A lavishly presented tasting menu of excerpts from eighteenth-century libertine literature, expertly paired with delectable period artworks.
“That which both sexes then called ‘love’ was a kind of commerce that they entered into, often without inclination, where convenience was always preferred to sympathy, interest to pleasure, and vice to feeling.” Thus did one novelist describe the spirit that pervaded the twilight years of the Ancien Régime, the heyday of the libertine. Today this word typically evokes the excesses of a Sade or the cruel manipulations of Dangerous Liaisons, but the game of love, as the jaded French aristocracy played it, was most often characterized by a refinement of speech and manner, a taste for nuance over forthright assertion that finds its counterpart in the paintings of Fragonard and the operas of Mozart. The amours of the libertine also colored the intellectual life of the time, figuring into the great debates about natural instinct versus social institutions, and the proper limits of personal freedom.

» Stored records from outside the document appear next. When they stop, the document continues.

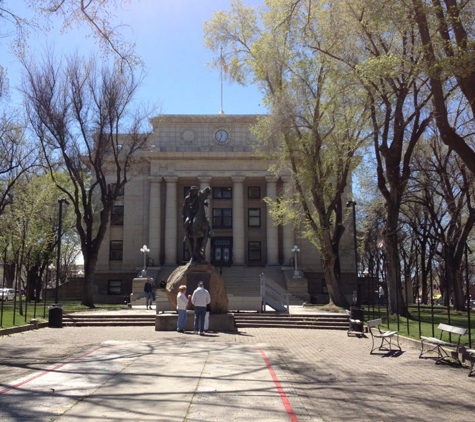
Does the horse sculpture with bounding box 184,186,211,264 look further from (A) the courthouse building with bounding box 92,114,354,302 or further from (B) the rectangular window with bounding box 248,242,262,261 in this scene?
(B) the rectangular window with bounding box 248,242,262,261

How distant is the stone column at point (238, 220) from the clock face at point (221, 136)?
14.5ft

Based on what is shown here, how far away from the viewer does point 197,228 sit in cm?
2077

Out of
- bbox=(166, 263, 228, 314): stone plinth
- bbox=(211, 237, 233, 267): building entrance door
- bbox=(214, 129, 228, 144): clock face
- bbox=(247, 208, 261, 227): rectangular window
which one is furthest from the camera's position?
bbox=(247, 208, 261, 227): rectangular window

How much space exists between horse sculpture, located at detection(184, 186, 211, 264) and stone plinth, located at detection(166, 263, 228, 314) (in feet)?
2.49

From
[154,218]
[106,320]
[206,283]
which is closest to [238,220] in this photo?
[154,218]

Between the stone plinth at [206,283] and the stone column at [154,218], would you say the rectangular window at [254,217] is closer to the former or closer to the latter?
the stone column at [154,218]

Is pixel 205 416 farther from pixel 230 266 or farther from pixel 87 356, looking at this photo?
pixel 230 266

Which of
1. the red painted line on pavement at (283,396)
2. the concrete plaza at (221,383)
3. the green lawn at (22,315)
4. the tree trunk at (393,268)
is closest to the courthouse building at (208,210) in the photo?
the green lawn at (22,315)

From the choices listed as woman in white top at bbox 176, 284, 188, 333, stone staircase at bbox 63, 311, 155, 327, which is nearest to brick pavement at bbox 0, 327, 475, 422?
woman in white top at bbox 176, 284, 188, 333

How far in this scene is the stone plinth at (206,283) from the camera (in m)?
19.6

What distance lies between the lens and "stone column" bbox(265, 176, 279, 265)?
47500mm

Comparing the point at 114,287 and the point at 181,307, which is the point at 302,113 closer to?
the point at 181,307

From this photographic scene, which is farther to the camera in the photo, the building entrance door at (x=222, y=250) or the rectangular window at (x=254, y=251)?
the rectangular window at (x=254, y=251)

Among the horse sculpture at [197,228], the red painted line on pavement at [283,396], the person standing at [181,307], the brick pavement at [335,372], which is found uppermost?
the horse sculpture at [197,228]
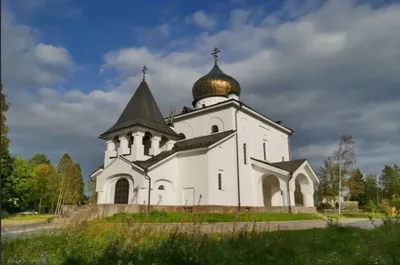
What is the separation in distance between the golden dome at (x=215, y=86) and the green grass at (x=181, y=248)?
83.7ft

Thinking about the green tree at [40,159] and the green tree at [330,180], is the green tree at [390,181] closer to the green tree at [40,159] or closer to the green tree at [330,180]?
the green tree at [330,180]

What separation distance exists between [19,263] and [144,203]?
17624 millimetres

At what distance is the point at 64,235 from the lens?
6570 millimetres

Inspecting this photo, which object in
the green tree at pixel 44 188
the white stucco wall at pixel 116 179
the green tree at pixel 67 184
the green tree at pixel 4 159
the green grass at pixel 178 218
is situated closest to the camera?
the green tree at pixel 4 159

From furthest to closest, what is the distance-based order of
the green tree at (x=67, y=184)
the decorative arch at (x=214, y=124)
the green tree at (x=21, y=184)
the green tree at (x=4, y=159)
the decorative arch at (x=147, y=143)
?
the green tree at (x=21, y=184), the green tree at (x=67, y=184), the decorative arch at (x=214, y=124), the decorative arch at (x=147, y=143), the green tree at (x=4, y=159)

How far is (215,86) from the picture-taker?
32.2 m

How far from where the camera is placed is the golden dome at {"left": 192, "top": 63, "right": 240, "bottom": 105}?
32188 mm

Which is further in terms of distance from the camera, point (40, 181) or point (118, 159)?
point (40, 181)

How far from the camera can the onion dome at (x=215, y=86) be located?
32188mm

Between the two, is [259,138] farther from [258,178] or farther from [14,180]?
[14,180]

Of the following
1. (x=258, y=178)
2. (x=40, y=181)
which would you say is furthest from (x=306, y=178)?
(x=40, y=181)

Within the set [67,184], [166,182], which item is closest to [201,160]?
[166,182]

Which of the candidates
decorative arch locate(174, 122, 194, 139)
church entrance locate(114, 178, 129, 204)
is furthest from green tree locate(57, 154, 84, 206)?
church entrance locate(114, 178, 129, 204)

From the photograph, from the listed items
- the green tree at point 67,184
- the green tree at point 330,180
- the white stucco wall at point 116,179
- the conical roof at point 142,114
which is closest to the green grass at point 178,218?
the white stucco wall at point 116,179
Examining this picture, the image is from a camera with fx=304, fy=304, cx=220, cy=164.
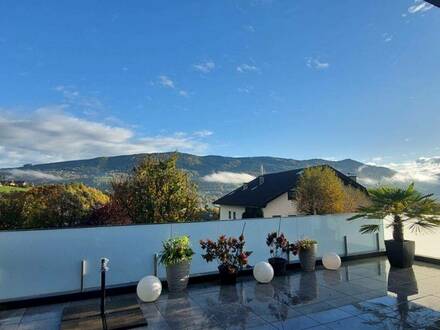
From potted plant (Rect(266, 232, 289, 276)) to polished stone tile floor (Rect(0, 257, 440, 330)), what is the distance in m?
0.19

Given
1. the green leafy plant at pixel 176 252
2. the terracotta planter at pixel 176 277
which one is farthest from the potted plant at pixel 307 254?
the terracotta planter at pixel 176 277

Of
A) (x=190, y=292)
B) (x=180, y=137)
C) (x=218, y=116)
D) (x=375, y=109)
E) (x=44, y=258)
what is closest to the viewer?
(x=44, y=258)

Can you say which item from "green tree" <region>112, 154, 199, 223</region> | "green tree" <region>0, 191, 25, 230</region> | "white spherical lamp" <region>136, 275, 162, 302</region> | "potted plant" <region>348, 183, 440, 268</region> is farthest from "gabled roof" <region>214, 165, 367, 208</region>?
"white spherical lamp" <region>136, 275, 162, 302</region>

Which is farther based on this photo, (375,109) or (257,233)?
(375,109)

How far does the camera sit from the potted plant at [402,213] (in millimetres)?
5879

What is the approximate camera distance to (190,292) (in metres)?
4.62

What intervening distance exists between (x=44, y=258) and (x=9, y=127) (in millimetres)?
39903

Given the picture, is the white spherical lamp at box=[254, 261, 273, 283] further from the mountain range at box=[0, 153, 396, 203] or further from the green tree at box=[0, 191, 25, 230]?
the green tree at box=[0, 191, 25, 230]

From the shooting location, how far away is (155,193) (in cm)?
1680

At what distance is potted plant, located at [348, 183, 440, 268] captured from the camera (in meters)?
5.88

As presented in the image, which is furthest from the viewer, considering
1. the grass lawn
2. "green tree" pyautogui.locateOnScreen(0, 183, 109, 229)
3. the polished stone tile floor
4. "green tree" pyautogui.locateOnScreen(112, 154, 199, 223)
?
the grass lawn

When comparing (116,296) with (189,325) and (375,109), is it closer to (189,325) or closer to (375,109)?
(189,325)

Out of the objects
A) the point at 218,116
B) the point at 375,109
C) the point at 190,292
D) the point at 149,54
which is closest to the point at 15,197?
the point at 218,116

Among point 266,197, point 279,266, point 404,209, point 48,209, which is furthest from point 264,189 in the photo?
point 279,266
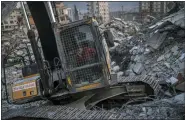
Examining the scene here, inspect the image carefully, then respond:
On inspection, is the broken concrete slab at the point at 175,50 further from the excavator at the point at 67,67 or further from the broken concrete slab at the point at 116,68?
the excavator at the point at 67,67

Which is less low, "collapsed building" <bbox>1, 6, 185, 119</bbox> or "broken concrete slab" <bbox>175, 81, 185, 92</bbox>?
"collapsed building" <bbox>1, 6, 185, 119</bbox>

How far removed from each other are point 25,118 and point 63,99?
80cm

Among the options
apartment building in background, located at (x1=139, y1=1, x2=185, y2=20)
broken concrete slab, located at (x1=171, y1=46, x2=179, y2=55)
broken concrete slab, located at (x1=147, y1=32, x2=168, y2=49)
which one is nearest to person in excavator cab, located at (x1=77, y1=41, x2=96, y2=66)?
broken concrete slab, located at (x1=171, y1=46, x2=179, y2=55)

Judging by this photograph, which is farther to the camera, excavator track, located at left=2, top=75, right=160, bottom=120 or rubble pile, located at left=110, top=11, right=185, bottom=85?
rubble pile, located at left=110, top=11, right=185, bottom=85

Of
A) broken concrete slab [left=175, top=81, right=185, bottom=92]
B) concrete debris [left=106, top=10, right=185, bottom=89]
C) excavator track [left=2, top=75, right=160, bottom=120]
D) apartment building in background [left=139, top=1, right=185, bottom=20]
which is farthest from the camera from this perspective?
apartment building in background [left=139, top=1, right=185, bottom=20]

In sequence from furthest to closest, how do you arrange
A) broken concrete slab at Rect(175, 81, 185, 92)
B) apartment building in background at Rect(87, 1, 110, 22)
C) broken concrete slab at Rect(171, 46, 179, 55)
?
apartment building in background at Rect(87, 1, 110, 22) < broken concrete slab at Rect(171, 46, 179, 55) < broken concrete slab at Rect(175, 81, 185, 92)

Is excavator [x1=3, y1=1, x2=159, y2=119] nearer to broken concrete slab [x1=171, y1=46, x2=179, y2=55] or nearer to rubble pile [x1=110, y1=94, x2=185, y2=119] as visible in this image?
rubble pile [x1=110, y1=94, x2=185, y2=119]

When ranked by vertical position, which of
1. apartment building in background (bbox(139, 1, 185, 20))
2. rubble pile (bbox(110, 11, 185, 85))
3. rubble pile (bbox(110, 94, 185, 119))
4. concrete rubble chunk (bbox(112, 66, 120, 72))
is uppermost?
apartment building in background (bbox(139, 1, 185, 20))

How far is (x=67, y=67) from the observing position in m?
4.39

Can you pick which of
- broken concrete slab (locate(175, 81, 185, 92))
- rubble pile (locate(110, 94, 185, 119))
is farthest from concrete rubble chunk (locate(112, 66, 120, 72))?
rubble pile (locate(110, 94, 185, 119))

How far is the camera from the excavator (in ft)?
14.3

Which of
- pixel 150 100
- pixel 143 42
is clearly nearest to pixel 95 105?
pixel 150 100

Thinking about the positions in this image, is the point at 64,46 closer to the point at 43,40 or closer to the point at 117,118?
the point at 43,40

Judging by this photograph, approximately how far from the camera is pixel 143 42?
9.78 metres
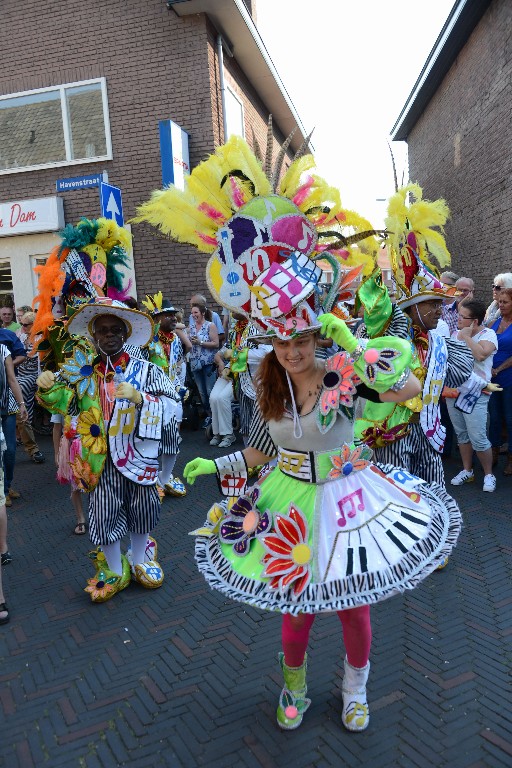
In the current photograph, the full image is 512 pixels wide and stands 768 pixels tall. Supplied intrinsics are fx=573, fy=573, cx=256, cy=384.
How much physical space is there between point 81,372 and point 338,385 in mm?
2130

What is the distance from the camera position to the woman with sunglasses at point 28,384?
756cm

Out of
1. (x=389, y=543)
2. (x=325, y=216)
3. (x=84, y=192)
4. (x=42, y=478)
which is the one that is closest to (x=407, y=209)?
(x=325, y=216)

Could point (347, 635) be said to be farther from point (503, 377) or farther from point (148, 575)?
point (503, 377)

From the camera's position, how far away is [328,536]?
2.35 m

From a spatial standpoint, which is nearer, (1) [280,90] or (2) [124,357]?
(2) [124,357]

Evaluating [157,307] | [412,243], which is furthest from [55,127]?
[412,243]

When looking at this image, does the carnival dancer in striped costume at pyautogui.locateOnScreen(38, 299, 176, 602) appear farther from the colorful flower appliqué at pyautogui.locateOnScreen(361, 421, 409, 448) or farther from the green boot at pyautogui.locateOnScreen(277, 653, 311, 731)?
the green boot at pyautogui.locateOnScreen(277, 653, 311, 731)

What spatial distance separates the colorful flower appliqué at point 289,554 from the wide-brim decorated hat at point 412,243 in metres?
2.14

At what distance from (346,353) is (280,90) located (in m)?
12.8

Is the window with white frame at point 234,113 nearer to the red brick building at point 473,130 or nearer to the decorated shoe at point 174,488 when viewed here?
the red brick building at point 473,130

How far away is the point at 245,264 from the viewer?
8.91ft

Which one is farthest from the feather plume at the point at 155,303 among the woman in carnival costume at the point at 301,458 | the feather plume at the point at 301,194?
the feather plume at the point at 301,194

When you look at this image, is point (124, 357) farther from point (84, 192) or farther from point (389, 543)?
point (84, 192)

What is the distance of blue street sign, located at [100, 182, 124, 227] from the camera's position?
8148 millimetres
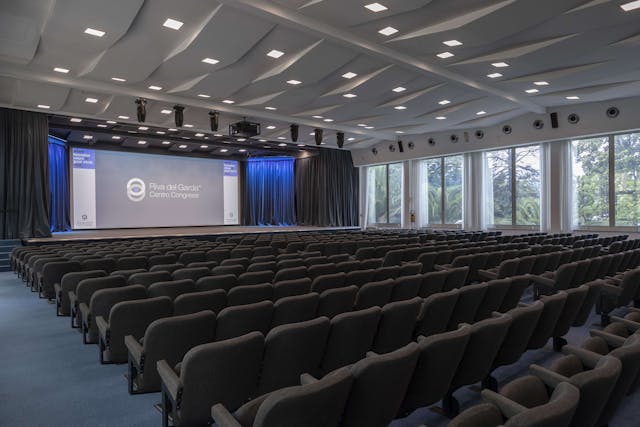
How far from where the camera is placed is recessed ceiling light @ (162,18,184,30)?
726 cm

This sumptuous volume re-creates the milieu of the libertine in all its lively decadence, bringing together more than eighty brief selections from eighteenth-century French literature, grouped into eight broad themes—including tales of seduction, fantasies of exotic lands, and the discoveries of youth—and introduced by an eminent French scholar. These pieces, which encompass fiction, drama, verse, essays, and letters, are the work of nearly sixty writers, some familiar to Anglophone readers—such as Voltaire, Rousseau, Diderot, and yes, the Marquis de Sade—and some much less so; indeed, many of the selections are hitherto untranslated. Each excerpt is accompanied by splendid reproductions of period artworks, many rarely seen, by Watteau, Boucher, Fragonard, and numerous others, that echo and heighten the mood of the texts.
Racy, thought-provoking, and a treat for the eyes, The Libertine is the perfect gift for litterateurs, art lovers, roués, and coquettes.